TEXT TO READ:

○ ○ ○ ○ ○

Advocacy Syllabus

This graduate course looks at the theory and practice of issue and advocacy campaigns. GW specific information has been removed from the below.



Instructor: Peter Loge

“The world is still in want of clear-headed citizens, tempered by historical perspective, disciplined by rational thinking and moral compass, who speak well and write plainly.”

  • Lee Pelton, President of Emerson College

This course will look at the theory and practice of issue and advocacy campaigns.

You will be expected to do the readings, think about their connections to events in politics, and participate in class discussions.  Quality of insight is better than quantity of words, and challenging questions and questioning of assumptions is always more interesting than just tagging along. 

The success or failure of this class rests largely on you and your colleagues.  If you listen closely to your peers, make unexpected connections, and take intellectual risks, the fall will be a very interesting conversation.


By the fifth class you will need to have selected an advocacy campaign or issue on which you will spend the fall. You should pick a topic about which you could realistically develop and run a campaign this fall or in the very near future, for example getting a state to increase to fund a local transportation initiative or persuading a federal agency to take an action. This campaign will be the subject of two of your three essays and your final paper.


Anything that happens in class is fair game for exams.

The midterm exam will be in class. The exam will include short answers and an essay.

The final exam will be a take home essay.


You will have three short essays and a major final paper.

The short essays should be no more than two pages, typed and double spaced. I stop reading at the bottom of the second page. Extreme efforts to extend margins or shrink fonts will be penalized. The short essay topics are noted below in the syllabus – one is on ethics, the other two are tied to your final paper.

The final paper should be in the15 – 20 page range (no hard minimum or maximum). In this paper you will explain your strategic approach to your advocacy campaign.

○ ○ ○ ○ ○

INFORMATION GIVEN:
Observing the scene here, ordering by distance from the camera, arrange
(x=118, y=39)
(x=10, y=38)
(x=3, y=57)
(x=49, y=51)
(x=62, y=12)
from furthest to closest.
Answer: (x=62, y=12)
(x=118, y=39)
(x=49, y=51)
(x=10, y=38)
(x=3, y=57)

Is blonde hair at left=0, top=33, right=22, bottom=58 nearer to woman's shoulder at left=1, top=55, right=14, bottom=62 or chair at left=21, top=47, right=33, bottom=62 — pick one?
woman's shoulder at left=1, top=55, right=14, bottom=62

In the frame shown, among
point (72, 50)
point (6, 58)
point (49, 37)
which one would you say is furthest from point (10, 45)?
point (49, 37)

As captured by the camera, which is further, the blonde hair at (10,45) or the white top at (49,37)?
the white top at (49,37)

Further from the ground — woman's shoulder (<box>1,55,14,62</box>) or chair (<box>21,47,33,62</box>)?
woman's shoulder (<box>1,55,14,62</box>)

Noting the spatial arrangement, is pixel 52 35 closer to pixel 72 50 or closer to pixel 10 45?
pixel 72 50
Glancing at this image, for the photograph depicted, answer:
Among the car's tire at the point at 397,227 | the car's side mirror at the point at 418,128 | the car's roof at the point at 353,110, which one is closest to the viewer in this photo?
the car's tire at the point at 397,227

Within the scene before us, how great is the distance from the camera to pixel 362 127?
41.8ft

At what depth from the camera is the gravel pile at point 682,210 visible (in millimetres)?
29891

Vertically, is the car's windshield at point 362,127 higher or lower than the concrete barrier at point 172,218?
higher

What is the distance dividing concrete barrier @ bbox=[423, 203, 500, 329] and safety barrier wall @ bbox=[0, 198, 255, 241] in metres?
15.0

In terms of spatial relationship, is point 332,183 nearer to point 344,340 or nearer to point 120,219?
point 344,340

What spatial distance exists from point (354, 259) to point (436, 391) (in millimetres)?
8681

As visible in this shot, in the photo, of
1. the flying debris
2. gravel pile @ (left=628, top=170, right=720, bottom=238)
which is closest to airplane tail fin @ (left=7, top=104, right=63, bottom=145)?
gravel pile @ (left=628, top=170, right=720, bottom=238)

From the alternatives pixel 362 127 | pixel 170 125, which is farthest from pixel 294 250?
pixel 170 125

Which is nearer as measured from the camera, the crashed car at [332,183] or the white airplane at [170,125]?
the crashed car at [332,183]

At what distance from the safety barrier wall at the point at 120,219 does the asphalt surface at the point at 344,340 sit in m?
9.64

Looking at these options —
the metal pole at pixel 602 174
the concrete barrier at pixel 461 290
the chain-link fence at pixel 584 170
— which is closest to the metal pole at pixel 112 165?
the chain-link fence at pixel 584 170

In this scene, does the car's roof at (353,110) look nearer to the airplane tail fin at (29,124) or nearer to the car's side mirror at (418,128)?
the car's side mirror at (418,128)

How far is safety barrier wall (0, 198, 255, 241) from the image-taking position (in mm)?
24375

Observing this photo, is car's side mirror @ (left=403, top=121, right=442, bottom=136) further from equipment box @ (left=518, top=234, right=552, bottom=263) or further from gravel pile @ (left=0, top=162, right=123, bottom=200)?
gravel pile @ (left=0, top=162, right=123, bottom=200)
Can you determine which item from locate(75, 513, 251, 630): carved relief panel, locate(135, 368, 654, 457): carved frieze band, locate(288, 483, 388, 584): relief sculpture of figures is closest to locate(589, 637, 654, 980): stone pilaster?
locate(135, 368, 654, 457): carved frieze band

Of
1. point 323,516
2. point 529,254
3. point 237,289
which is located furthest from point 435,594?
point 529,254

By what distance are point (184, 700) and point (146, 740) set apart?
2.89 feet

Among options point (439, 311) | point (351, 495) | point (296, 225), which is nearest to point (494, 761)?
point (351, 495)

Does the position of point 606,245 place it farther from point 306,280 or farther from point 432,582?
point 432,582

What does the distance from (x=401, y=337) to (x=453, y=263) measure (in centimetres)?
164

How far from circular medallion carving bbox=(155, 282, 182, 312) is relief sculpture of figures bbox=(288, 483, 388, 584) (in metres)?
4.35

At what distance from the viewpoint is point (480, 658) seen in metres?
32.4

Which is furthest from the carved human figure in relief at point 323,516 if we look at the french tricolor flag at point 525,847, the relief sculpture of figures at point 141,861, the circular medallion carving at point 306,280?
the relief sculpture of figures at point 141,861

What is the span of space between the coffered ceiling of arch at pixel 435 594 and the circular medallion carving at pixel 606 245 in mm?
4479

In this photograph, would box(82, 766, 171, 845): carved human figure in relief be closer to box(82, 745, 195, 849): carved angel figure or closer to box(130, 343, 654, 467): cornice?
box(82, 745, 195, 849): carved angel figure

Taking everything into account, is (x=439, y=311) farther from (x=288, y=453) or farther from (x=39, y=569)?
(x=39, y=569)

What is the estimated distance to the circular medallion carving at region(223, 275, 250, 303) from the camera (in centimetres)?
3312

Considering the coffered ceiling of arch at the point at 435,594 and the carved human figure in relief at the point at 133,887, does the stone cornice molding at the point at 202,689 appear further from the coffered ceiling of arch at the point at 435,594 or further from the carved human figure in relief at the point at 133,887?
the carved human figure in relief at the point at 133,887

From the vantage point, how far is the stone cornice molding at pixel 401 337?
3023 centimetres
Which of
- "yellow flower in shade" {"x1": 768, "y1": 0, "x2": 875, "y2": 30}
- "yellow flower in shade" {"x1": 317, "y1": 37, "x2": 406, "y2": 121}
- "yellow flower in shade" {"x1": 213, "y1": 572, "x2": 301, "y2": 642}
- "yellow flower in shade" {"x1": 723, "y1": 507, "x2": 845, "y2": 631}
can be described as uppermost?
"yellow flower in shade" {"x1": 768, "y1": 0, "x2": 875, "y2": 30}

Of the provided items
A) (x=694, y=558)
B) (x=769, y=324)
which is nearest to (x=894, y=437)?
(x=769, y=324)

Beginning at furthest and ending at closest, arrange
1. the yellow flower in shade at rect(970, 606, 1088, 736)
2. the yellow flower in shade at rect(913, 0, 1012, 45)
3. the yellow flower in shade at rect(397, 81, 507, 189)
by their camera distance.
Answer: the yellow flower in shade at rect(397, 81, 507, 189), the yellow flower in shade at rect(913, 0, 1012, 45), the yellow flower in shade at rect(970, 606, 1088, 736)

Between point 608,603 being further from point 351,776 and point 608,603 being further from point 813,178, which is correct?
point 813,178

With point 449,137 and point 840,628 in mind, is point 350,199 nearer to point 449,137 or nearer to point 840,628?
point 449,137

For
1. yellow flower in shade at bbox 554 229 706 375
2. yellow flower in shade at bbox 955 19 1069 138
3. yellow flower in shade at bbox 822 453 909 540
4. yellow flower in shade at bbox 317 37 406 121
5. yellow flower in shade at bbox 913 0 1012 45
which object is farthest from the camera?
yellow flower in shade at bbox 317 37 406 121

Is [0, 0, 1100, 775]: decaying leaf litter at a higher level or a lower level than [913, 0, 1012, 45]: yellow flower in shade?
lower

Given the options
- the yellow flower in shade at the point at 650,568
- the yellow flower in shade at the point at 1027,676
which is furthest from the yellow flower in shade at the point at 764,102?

○ ○ ○ ○ ○

PROBLEMS AND TASKS:
#1 Do these statements agree with the advocacy syllabus? Answer yes or no for each, and quote the deciding words of the syllabus. (a) The midterm exam will be a take-home essay. (b) The short essays should be no more than two pages. (c) The chosen campaign will be the subject of all three short essays.
#2 Retype the stretch of the advocacy syllabus from "This graduate course" through "just tagging along.".

THE ANSWERS:
#1
(a) No: "The midterm exam will be in class."
(b) Yes: "The short essays should be no more than two pages, typed and double spaced."
(c) No: "This campaign will be the subject of two of your three essays and your final paper."

#2
This graduate course looks at the theory and practice of issue and advocacy campaigns. GW specific information has been removed from the below.



Instructor: Peter Loge

“The world is still in want of clear-headed citizens, tempered by historical perspective, disciplined by rational thinking and moral compass, who speak well and write plainly.”

  • Lee Pelton, President of Emerson College

This course will look at the theory and practice of issue and advocacy campaigns.

You will be expected to do the readings, think about their connections to events in politics, and participate in class discussions.  Quality of insight is better than quantity of words, and challenging questions and questioning of assumptions is always more interesting than just tagging along.